All classes at the Immersion School are taught entirely in Cherokee, including written portions of the classes. The Cherokee language has a rich history of written text, stemming from tribal member Sequoyah’s (the namesake of Sequoyah Schools) development of the Cherokee syllabary in 1821. The subsequent tribal purchase of a printing press – cutting edge technology for the time – enabled the tribe to publish the first ever Native American newspaper in English and Cherokee.

The Immersion School is continuing the Cherokee tradition of using technology to promote the Cherokee language.
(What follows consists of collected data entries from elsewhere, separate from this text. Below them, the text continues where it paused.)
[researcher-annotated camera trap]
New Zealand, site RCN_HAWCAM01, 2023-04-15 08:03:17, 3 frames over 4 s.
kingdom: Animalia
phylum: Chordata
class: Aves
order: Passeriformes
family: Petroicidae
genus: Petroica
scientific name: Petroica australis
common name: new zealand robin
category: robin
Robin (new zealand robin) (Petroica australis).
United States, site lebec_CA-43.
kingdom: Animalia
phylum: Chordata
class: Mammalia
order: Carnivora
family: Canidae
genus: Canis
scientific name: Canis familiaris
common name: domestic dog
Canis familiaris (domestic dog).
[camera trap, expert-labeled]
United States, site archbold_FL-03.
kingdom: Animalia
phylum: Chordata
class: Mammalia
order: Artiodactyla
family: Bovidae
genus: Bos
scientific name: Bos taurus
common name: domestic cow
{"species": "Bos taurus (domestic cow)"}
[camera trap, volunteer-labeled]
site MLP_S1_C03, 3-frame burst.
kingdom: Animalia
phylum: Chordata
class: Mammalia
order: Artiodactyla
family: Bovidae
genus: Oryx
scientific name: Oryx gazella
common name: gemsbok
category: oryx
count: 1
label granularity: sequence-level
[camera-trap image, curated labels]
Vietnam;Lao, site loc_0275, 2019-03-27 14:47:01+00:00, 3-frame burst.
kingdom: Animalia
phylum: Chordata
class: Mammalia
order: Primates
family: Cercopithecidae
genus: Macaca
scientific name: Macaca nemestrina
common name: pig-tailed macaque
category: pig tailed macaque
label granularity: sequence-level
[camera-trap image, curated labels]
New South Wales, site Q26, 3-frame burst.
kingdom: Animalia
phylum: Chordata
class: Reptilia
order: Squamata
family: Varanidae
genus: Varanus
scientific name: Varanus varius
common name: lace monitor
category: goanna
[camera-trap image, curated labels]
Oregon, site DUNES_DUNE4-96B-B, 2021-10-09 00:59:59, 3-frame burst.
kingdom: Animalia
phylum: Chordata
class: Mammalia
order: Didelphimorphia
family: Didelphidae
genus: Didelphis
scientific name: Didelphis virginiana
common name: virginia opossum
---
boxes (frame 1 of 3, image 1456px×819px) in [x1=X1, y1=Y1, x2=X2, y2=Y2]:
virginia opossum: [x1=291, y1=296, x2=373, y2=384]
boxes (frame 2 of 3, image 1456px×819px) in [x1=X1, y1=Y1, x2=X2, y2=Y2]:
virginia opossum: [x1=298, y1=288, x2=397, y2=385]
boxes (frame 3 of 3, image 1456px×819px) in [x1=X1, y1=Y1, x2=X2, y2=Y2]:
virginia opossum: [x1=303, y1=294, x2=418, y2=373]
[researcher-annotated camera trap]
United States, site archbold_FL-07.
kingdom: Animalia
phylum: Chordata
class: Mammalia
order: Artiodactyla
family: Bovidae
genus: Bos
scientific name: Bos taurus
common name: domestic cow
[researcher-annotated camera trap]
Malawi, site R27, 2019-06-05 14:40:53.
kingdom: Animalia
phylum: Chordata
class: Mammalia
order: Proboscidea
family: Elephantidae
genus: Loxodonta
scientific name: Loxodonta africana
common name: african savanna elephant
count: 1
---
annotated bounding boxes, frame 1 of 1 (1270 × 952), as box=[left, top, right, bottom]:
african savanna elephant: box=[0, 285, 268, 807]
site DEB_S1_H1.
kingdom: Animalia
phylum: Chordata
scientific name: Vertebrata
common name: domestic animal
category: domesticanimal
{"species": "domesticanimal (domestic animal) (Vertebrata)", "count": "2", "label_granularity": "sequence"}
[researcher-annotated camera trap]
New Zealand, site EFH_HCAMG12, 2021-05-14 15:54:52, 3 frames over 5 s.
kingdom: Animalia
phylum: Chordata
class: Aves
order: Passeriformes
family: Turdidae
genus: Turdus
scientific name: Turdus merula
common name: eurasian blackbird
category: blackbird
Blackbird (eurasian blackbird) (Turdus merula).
According to a press release put out by the tribe, students are thriving with the help of technological advances from Apple and Google that enable users to search, read and type in Cherokee. Each of the students is learning with the aid of iPhones and Mac computers that the students take home with them. Parents have reported that while their children have been getting language help from elders, the children have also been sharing their own knowledge by teaching their older relatives how to use iPhones and Mac computers.